PROVIDED ENTRIES:
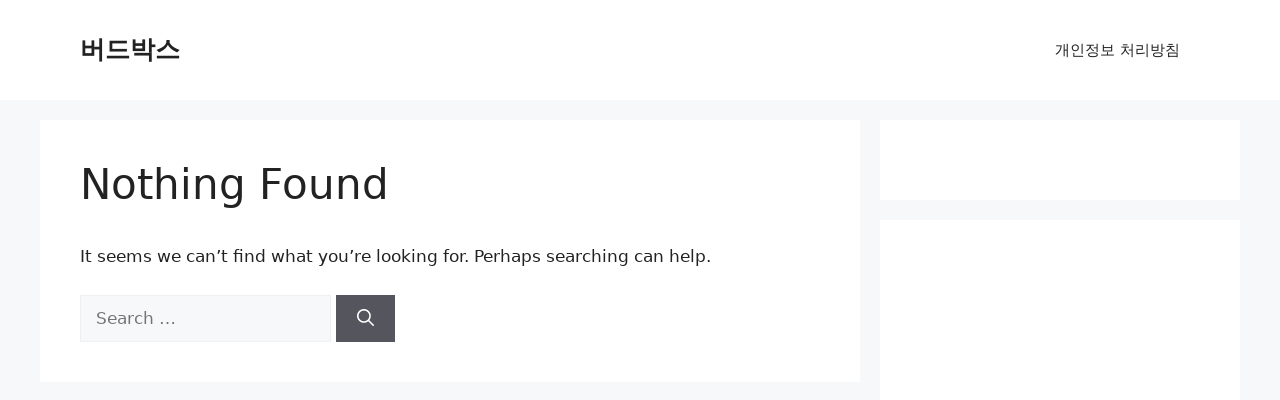

--- FILE ---
content_type: text/html; charset=utf-8
request_url: https://www.google.com/recaptcha/api2/aframe
body_size: 255
content:
<!DOCTYPE HTML><html><head><meta http-equiv="content-type" content="text/html; charset=UTF-8"></head><body><script nonce="sw_ul-tLi1yoTnysc3YX8A">/** Anti-fraud and anti-abuse applications only. See google.com/recaptcha */ try{var clients={'sodar':'https://pagead2.googlesyndication.com/pagead/sodar?'};window.addEventListener("message",function(a){try{if(a.source===window.parent){var b=JSON.parse(a.data);var c=clients[b['id']];if(c){var d=document.createElement('img');d.src=c+b['params']+'&rc='+(localStorage.getItem("rc::a")?sessionStorage.getItem("rc::b"):"");window.document.body.appendChild(d);sessionStorage.setItem("rc::e",parseInt(sessionStorage.getItem("rc::e")||0)+1);localStorage.setItem("rc::h",'1770151538419');}}}catch(b){}});window.parent.postMessage("_grecaptcha_ready", "*");}catch(b){}</script></body></html>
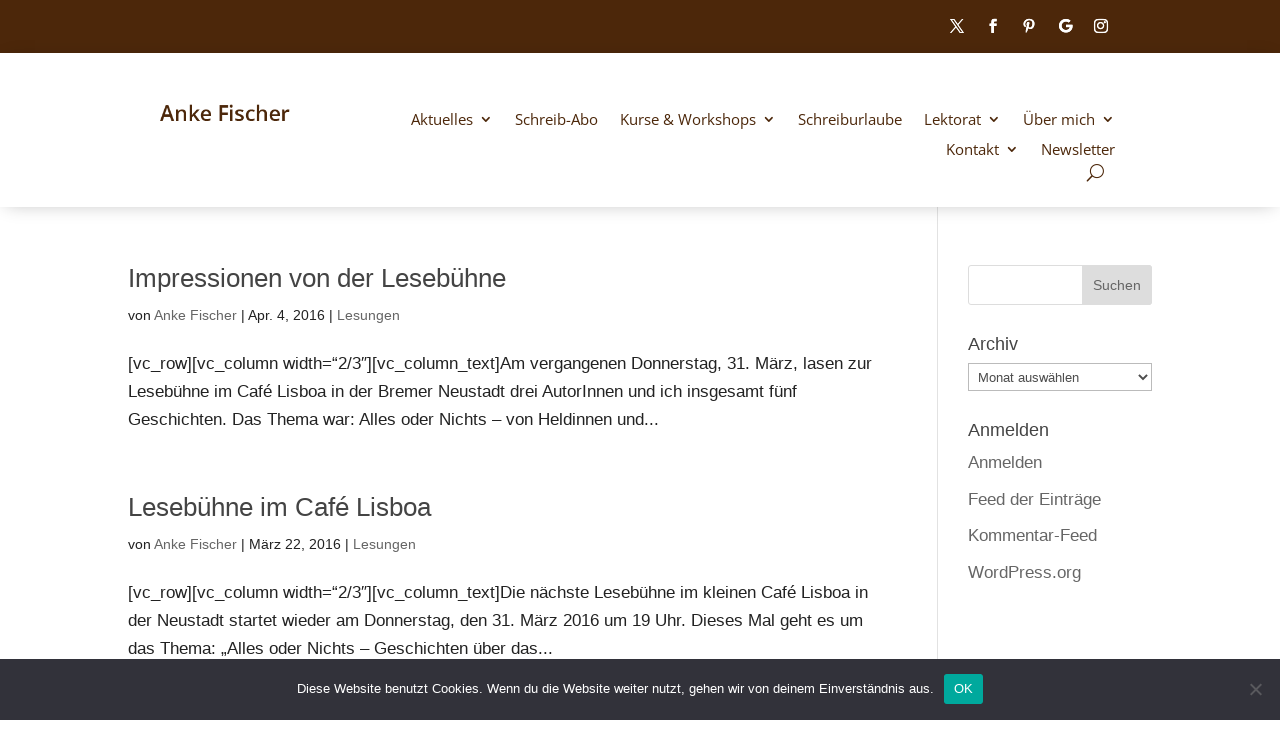

--- FILE ---
content_type: text/css
request_url: https://anke-fischer.de/wp-content/et-cache/global/et-divi-customizer-global.min.css?ver=1767632171
body_size: 1433
content:
body,.et_pb_column_1_2 .et_quote_content blockquote cite,.et_pb_column_1_2 .et_link_content a.et_link_main_url,.et_pb_column_1_3 .et_quote_content blockquote cite,.et_pb_column_3_8 .et_quote_content blockquote cite,.et_pb_column_1_4 .et_quote_content blockquote cite,.et_pb_blog_grid .et_quote_content blockquote cite,.et_pb_column_1_3 .et_link_content a.et_link_main_url,.et_pb_column_3_8 .et_link_content a.et_link_main_url,.et_pb_column_1_4 .et_link_content a.et_link_main_url,.et_pb_blog_grid .et_link_content a.et_link_main_url,body .et_pb_bg_layout_light .et_pb_post p,body .et_pb_bg_layout_dark .et_pb_post p{font-size:17px}.et_pb_slide_content,.et_pb_best_value{font-size:19px}body{color:#222222}h1,h2,h3,h4,h5,h6{color:#444444}a{color:#00a99d}#footer-widgets .footer-widget li:before{top:11.45px}#footer-bottom{background-color:rgba(76,39,10,0.5)}#footer-info,#footer-info a{color:#ffffff}@media only screen and (min-width:1350px){.et_pb_row{padding:27px 0}.et_pb_section{padding:54px 0}.single.et_pb_pagebuilder_layout.et_full_width_page .et_post_meta_wrapper{padding-top:81px}.et_pb_fullwidth_section{padding:0}}p{hyphens:auto}#footer-widgets{display:none}.et_pb_widget_area_left{border-right:0px solid rgba(0,0,0,.1);padding-right:50px}.widget_categories{display:none}@media (min-width:981px){.et_pb_gutters3 .et_pb_column_1_4,.et_pb_gutters3.et_pb_row .et_pb_column_1_4{width:16.875% ! important}.et_pb_gutters3 .et_pb_column_3_4,.et_pb_gutters3.et_pb_row .et_pb_column_3_4{width:77.625% ! important}.et_pb_gutters3 .et_pb_column,.et_pb_gutters3.et_pb_row .et_pb_column{margin-right:5%}}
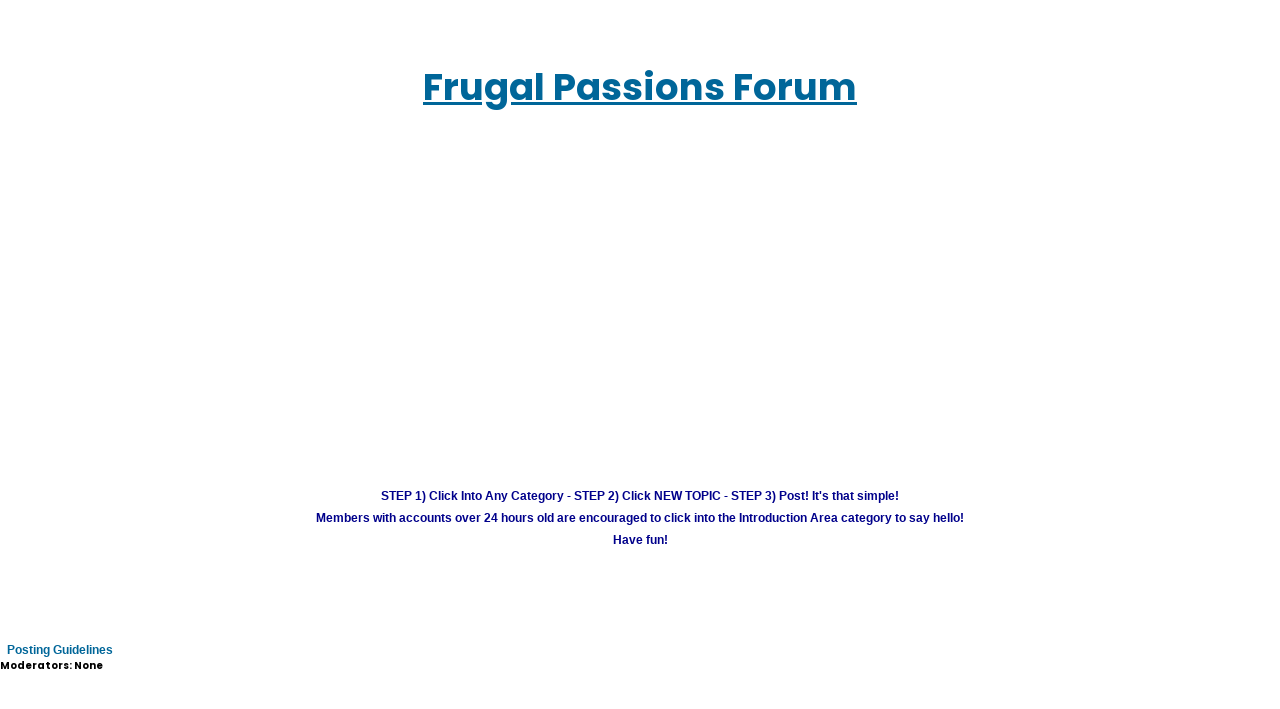

--- FILE ---
content_type: text/html; charset=utf-8
request_url: https://www.google.com/recaptcha/api2/aframe
body_size: 267
content:
<!DOCTYPE HTML><html><head><meta http-equiv="content-type" content="text/html; charset=UTF-8"></head><body><script nonce="1yllkN-iREuMoVZ3w5YIdw">/** Anti-fraud and anti-abuse applications only. See google.com/recaptcha */ try{var clients={'sodar':'https://pagead2.googlesyndication.com/pagead/sodar?'};window.addEventListener("message",function(a){try{if(a.source===window.parent){var b=JSON.parse(a.data);var c=clients[b['id']];if(c){var d=document.createElement('img');d.src=c+b['params']+'&rc='+(localStorage.getItem("rc::a")?sessionStorage.getItem("rc::b"):"");window.document.body.appendChild(d);sessionStorage.setItem("rc::e",parseInt(sessionStorage.getItem("rc::e")||0)+1);localStorage.setItem("rc::h",'1768952728048');}}}catch(b){}});window.parent.postMessage("_grecaptcha_ready", "*");}catch(b){}</script></body></html>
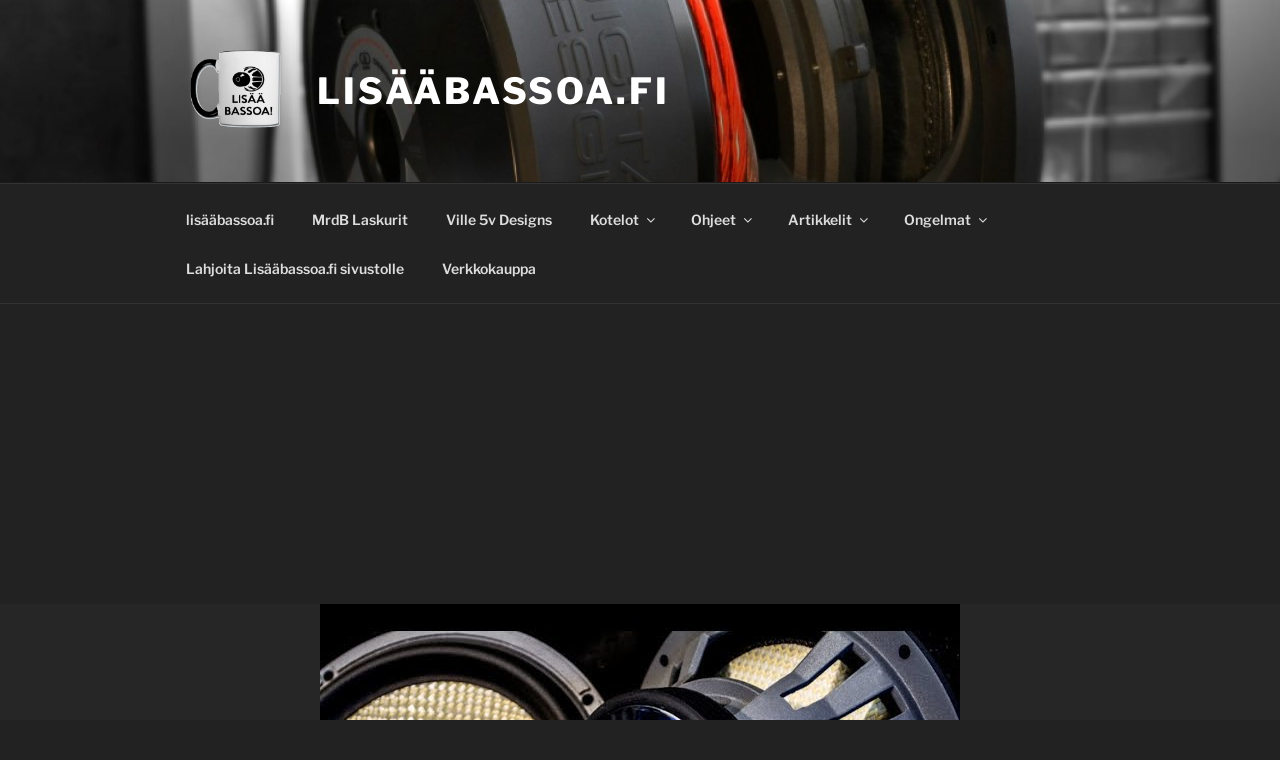

--- FILE ---
content_type: text/html; charset=utf-8
request_url: https://www.google.com/recaptcha/api2/aframe
body_size: 269
content:
<!DOCTYPE HTML><html><head><meta http-equiv="content-type" content="text/html; charset=UTF-8"></head><body><script nonce="IRP_lOuLUPQjsQjRXYPlyg">/** Anti-fraud and anti-abuse applications only. See google.com/recaptcha */ try{var clients={'sodar':'https://pagead2.googlesyndication.com/pagead/sodar?'};window.addEventListener("message",function(a){try{if(a.source===window.parent){var b=JSON.parse(a.data);var c=clients[b['id']];if(c){var d=document.createElement('img');d.src=c+b['params']+'&rc='+(localStorage.getItem("rc::a")?sessionStorage.getItem("rc::b"):"");window.document.body.appendChild(d);sessionStorage.setItem("rc::e",parseInt(sessionStorage.getItem("rc::e")||0)+1);localStorage.setItem("rc::h",'1767755450730');}}}catch(b){}});window.parent.postMessage("_grecaptcha_ready", "*");}catch(b){}</script></body></html>

--- FILE ---
content_type: application/javascript
request_url: http://www.xn--lisbassoa-x2aa.fi/wp-content/plugins/embed-image-links/js.php?max-width-percentage=100&ver=6.8.3
body_size: 608
content:

if (typeof jQuery == "undefined") {
	var oJqueryScript = document.createElement('script');
	oJqueryScript.setAttribute('type', 'text/javascript');
	oJqueryScript.setAttribute('src', '//ajax.googleapis.com/ajax/libs/jquery/1.5.1/jquery.min.js');
	document.getElementsByTagName('body')[0].appendChild( oJqueryScript );
}

jQuery(window).load(function() {
	var oImg = jQuery('.embedded-image-link');
	
	oImg.each(function() {
		var oParent = jQuery(this).parent();
		if ( jQuery(this).outerWidth() > oParent.outerWidth() * 1 ) {
			jQuery(this).attr("width", oParent.outerWidth() * 1);
		}
	});
});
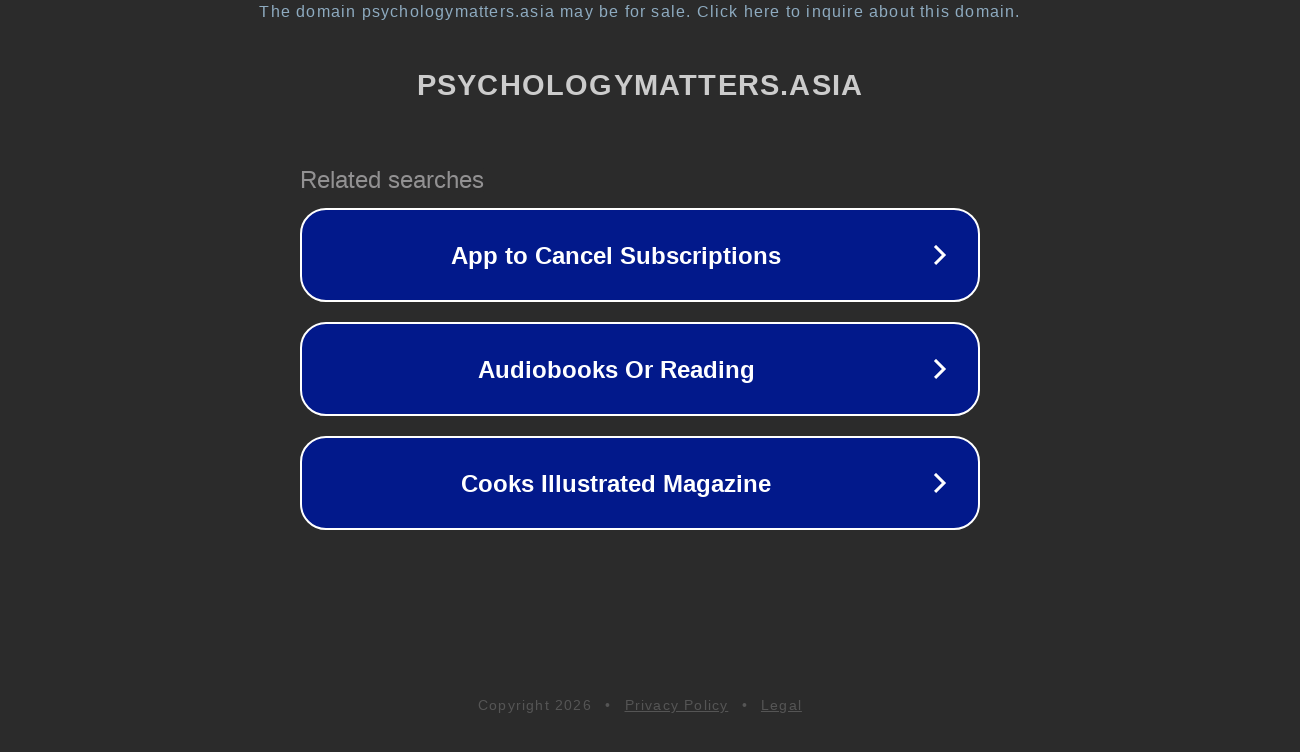

--- FILE ---
content_type: text/html; charset=utf-8
request_url: https://www.psychologymatters.asia/news_archive/2/
body_size: 1098
content:
<!doctype html>
<html data-adblockkey="MFwwDQYJKoZIhvcNAQEBBQADSwAwSAJBANDrp2lz7AOmADaN8tA50LsWcjLFyQFcb/P2Txc58oYOeILb3vBw7J6f4pamkAQVSQuqYsKx3YzdUHCvbVZvFUsCAwEAAQ==_BE+KTnLhjwBdfuKC1GUFQZmmu0pHlCdzuf/2TIgjnBnx951JUrF50Ew9F+NLSFBgqbICH9q9WX/l2ht6cie2eg==" lang="en" style="background: #2B2B2B;">
<head>
    <meta charset="utf-8">
    <meta name="viewport" content="width=device-width, initial-scale=1">
    <link rel="icon" href="[data-uri]">
    <link rel="preconnect" href="https://www.google.com" crossorigin>
</head>
<body>
<div id="target" style="opacity: 0"></div>
<script>window.park = "[base64]";</script>
<script src="/bJxAxnSRX.js"></script>
</body>
</html>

EXERCISE AIM:
Copy the records exactly; no image should appear in the result.

RESPONSE TO THIS EXERCISE:
--- FILE ---
content_type: text/html; charset=utf-8
request_url: https://www.google.com/recaptcha/api2/aframe
body_size: 255
content:
<!DOCTYPE HTML><html><head><meta http-equiv="content-type" content="text/html; charset=UTF-8"></head><body><script nonce="sw_ul-tLi1yoTnysc3YX8A">/** Anti-fraud and anti-abuse applications only. See google.com/recaptcha */ try{var clients={'sodar':'https://pagead2.googlesyndication.com/pagead/sodar?'};window.addEventListener("message",function(a){try{if(a.source===window.parent){var b=JSON.parse(a.data);var c=clients[b['id']];if(c){var d=document.createElement('img');d.src=c+b['params']+'&rc='+(localStorage.getItem("rc::a")?sessionStorage.getItem("rc::b"):"");window.document.body.appendChild(d);sessionStorage.setItem("rc::e",parseInt(sessionStorage.getItem("rc::e")||0)+1);localStorage.setItem("rc::h",'1770151538419');}}}catch(b){}});window.parent.postMessage("_grecaptcha_ready", "*");}catch(b){}</script></body></html>

--- FILE ---
content_type: text/css
request_url: https://anke-fischer.de/wp-content/et-cache/global/et-divi-customizer-global.min.css?ver=1767632171
body_size: 1433
content:
body,.et_pb_column_1_2 .et_quote_content blockquote cite,.et_pb_column_1_2 .et_link_content a.et_link_main_url,.et_pb_column_1_3 .et_quote_content blockquote cite,.et_pb_column_3_8 .et_quote_content blockquote cite,.et_pb_column_1_4 .et_quote_content blockquote cite,.et_pb_blog_grid .et_quote_content blockquote cite,.et_pb_column_1_3 .et_link_content a.et_link_main_url,.et_pb_column_3_8 .et_link_content a.et_link_main_url,.et_pb_column_1_4 .et_link_content a.et_link_main_url,.et_pb_blog_grid .et_link_content a.et_link_main_url,body .et_pb_bg_layout_light .et_pb_post p,body .et_pb_bg_layout_dark .et_pb_post p{font-size:17px}.et_pb_slide_content,.et_pb_best_value{font-size:19px}body{color:#222222}h1,h2,h3,h4,h5,h6{color:#444444}a{color:#00a99d}#footer-widgets .footer-widget li:before{top:11.45px}#footer-bottom{background-color:rgba(76,39,10,0.5)}#footer-info,#footer-info a{color:#ffffff}@media only screen and (min-width:1350px){.et_pb_row{padding:27px 0}.et_pb_section{padding:54px 0}.single.et_pb_pagebuilder_layout.et_full_width_page .et_post_meta_wrapper{padding-top:81px}.et_pb_fullwidth_section{padding:0}}p{hyphens:auto}#footer-widgets{display:none}.et_pb_widget_area_left{border-right:0px solid rgba(0,0,0,.1);padding-right:50px}.widget_categories{display:none}@media (min-width:981px){.et_pb_gutters3 .et_pb_column_1_4,.et_pb_gutters3.et_pb_row .et_pb_column_1_4{width:16.875% ! important}.et_pb_gutters3 .et_pb_column_3_4,.et_pb_gutters3.et_pb_row .et_pb_column_3_4{width:77.625% ! important}.et_pb_gutters3 .et_pb_column,.et_pb_gutters3.et_pb_row .et_pb_column{margin-right:5%}}

--- FILE ---
content_type: text/html; charset=utf-8
request_url: https://www.google.com/recaptcha/api2/aframe
body_size: 267
content:
<!DOCTYPE HTML><html><head><meta http-equiv="content-type" content="text/html; charset=UTF-8"></head><body><script nonce="1yllkN-iREuMoVZ3w5YIdw">/** Anti-fraud and anti-abuse applications only. See google.com/recaptcha */ try{var clients={'sodar':'https://pagead2.googlesyndication.com/pagead/sodar?'};window.addEventListener("message",function(a){try{if(a.source===window.parent){var b=JSON.parse(a.data);var c=clients[b['id']];if(c){var d=document.createElement('img');d.src=c+b['params']+'&rc='+(localStorage.getItem("rc::a")?sessionStorage.getItem("rc::b"):"");window.document.body.appendChild(d);sessionStorage.setItem("rc::e",parseInt(sessionStorage.getItem("rc::e")||0)+1);localStorage.setItem("rc::h",'1768952728048');}}}catch(b){}});window.parent.postMessage("_grecaptcha_ready", "*");}catch(b){}</script></body></html>

--- FILE ---
content_type: text/html; charset=utf-8
request_url: https://www.google.com/recaptcha/api2/aframe
body_size: 269
content:
<!DOCTYPE HTML><html><head><meta http-equiv="content-type" content="text/html; charset=UTF-8"></head><body><script nonce="IRP_lOuLUPQjsQjRXYPlyg">/** Anti-fraud and anti-abuse applications only. See google.com/recaptcha */ try{var clients={'sodar':'https://pagead2.googlesyndication.com/pagead/sodar?'};window.addEventListener("message",function(a){try{if(a.source===window.parent){var b=JSON.parse(a.data);var c=clients[b['id']];if(c){var d=document.createElement('img');d.src=c+b['params']+'&rc='+(localStorage.getItem("rc::a")?sessionStorage.getItem("rc::b"):"");window.document.body.appendChild(d);sessionStorage.setItem("rc::e",parseInt(sessionStorage.getItem("rc::e")||0)+1);localStorage.setItem("rc::h",'1767755450730');}}}catch(b){}});window.parent.postMessage("_grecaptcha_ready", "*");}catch(b){}</script></body></html>

--- FILE ---
content_type: application/javascript
request_url: http://www.xn--lisbassoa-x2aa.fi/wp-content/plugins/embed-image-links/js.php?max-width-percentage=100&ver=6.8.3
body_size: 608
content:

if (typeof jQuery == "undefined") {
	var oJqueryScript = document.createElement('script');
	oJqueryScript.setAttribute('type', 'text/javascript');
	oJqueryScript.setAttribute('src', '//ajax.googleapis.com/ajax/libs/jquery/1.5.1/jquery.min.js');
	document.getElementsByTagName('body')[0].appendChild( oJqueryScript );
}

jQuery(window).load(function() {
	var oImg = jQuery('.embedded-image-link');
	
	oImg.each(function() {
		var oParent = jQuery(this).parent();
		if ( jQuery(this).outerWidth() > oParent.outerWidth() * 1 ) {
			jQuery(this).attr("width", oParent.outerWidth() * 1);
		}
	});
});

--- FILE ---
content_type: text/html; charset=utf-8
request_url: https://www.psychologymatters.asia/news_archive/2/
body_size: 1098
content:
<!doctype html>
<html data-adblockkey="MFwwDQYJKoZIhvcNAQEBBQADSwAwSAJBANDrp2lz7AOmADaN8tA50LsWcjLFyQFcb/P2Txc58oYOeILb3vBw7J6f4pamkAQVSQuqYsKx3YzdUHCvbVZvFUsCAwEAAQ==_BE+KTnLhjwBdfuKC1GUFQZmmu0pHlCdzuf/2TIgjnBnx951JUrF50Ew9F+NLSFBgqbICH9q9WX/l2ht6cie2eg==" lang="en" style="background: #2B2B2B;">
<head>
    <meta charset="utf-8">
    <meta name="viewport" content="width=device-width, initial-scale=1">
    <link rel="icon" href="[data-uri]">
    <link rel="preconnect" href="https://www.google.com" crossorigin>
</head>
<body>
<div id="target" style="opacity: 0"></div>
<script>window.park = "[base64]";</script>
<script src="/bJxAxnSRX.js"></script>
</body>
</html>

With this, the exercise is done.